When a line of the entries below contains "burst", it counts once; state how many such lines there are and nothing else.

Extracted information
# # #
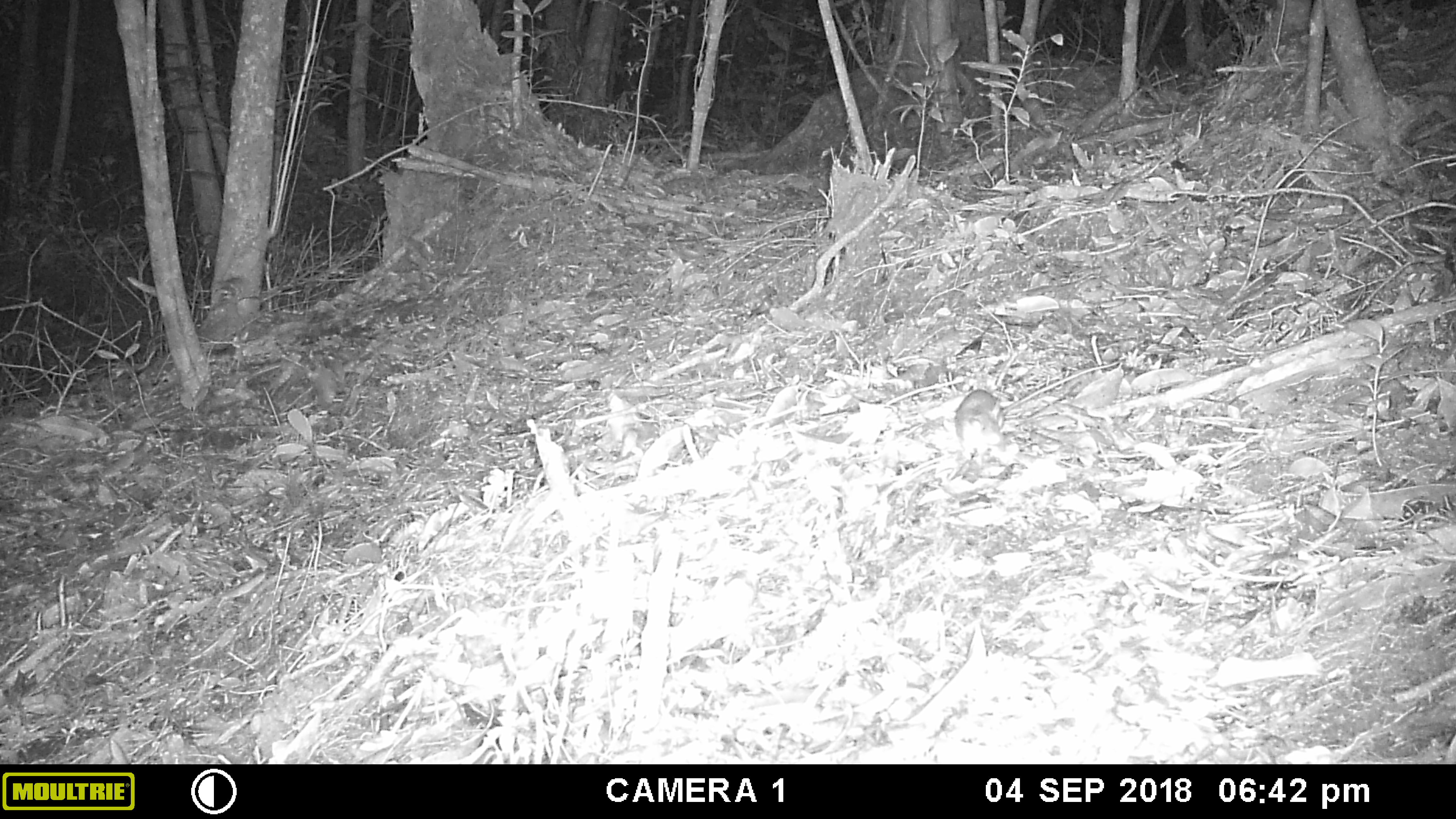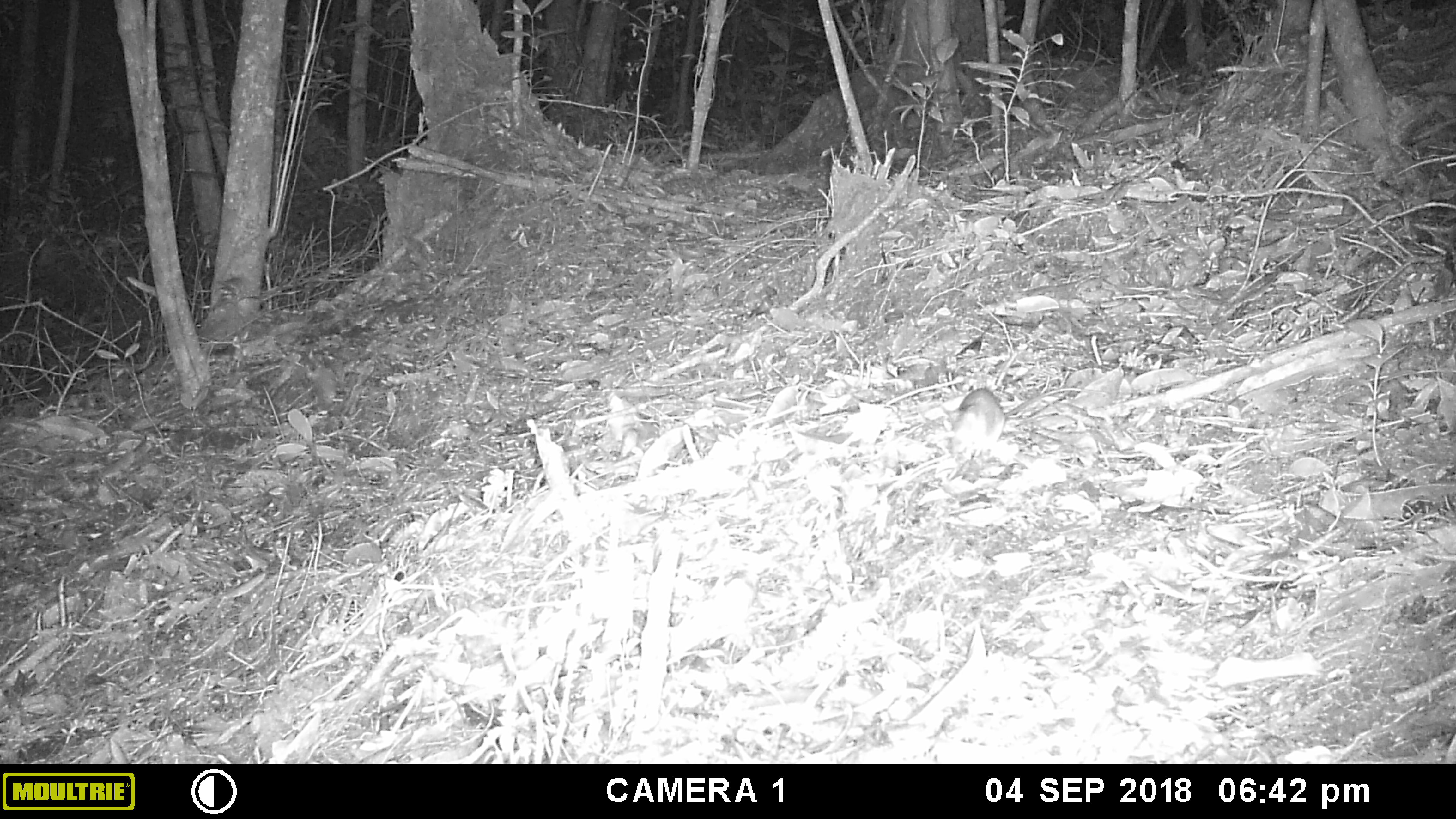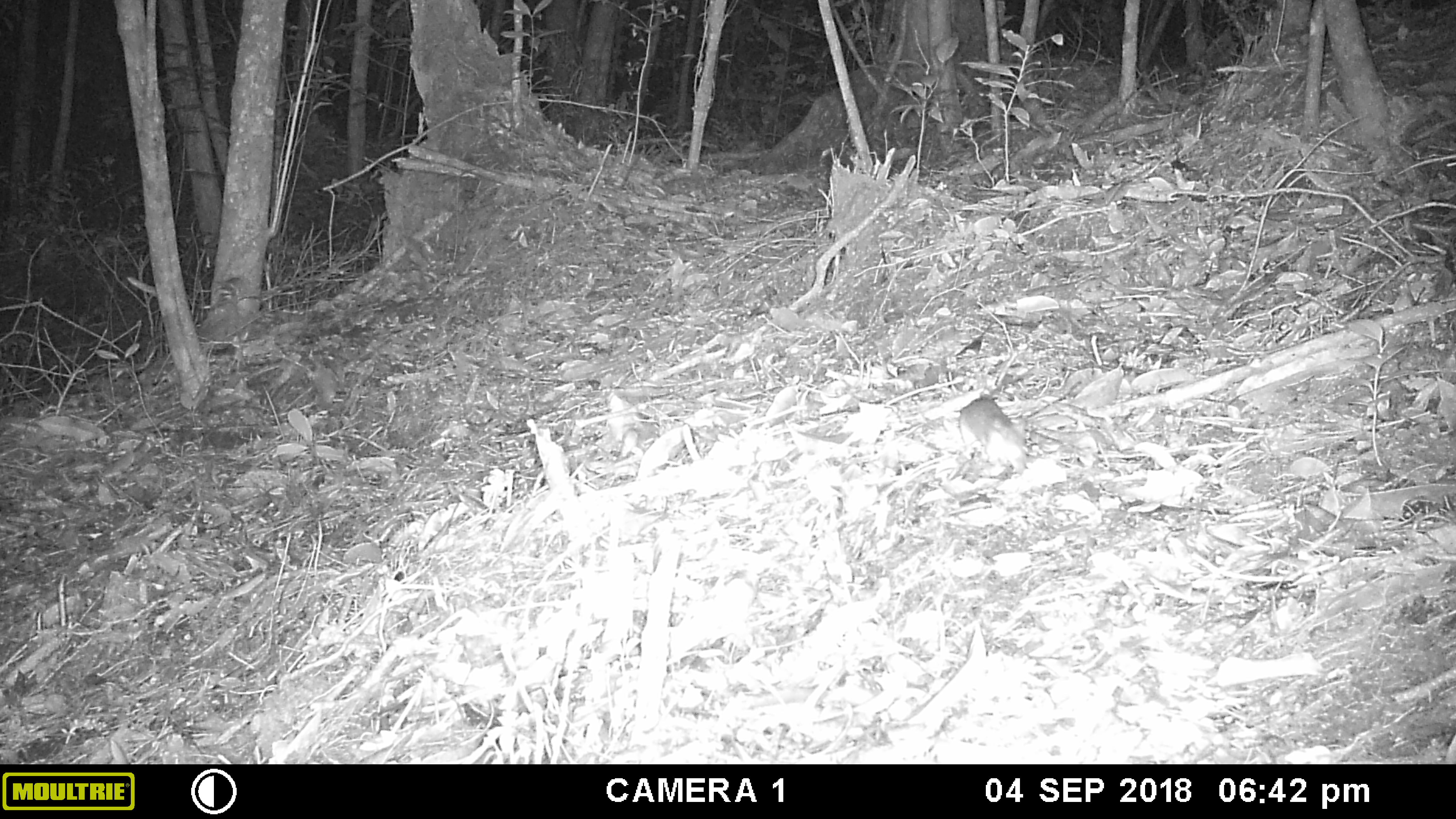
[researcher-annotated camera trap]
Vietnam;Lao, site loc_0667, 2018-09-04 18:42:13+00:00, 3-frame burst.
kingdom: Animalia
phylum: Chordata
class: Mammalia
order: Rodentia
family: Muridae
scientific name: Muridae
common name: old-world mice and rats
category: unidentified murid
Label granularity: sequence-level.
# # #
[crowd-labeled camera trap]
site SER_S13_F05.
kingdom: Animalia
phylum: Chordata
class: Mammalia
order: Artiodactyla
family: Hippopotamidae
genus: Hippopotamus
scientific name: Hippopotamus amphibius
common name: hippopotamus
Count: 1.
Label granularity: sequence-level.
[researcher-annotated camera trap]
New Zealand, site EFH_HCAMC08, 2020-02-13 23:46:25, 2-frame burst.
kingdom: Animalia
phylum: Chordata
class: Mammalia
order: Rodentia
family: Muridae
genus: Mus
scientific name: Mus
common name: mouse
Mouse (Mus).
# # #
Answer area
2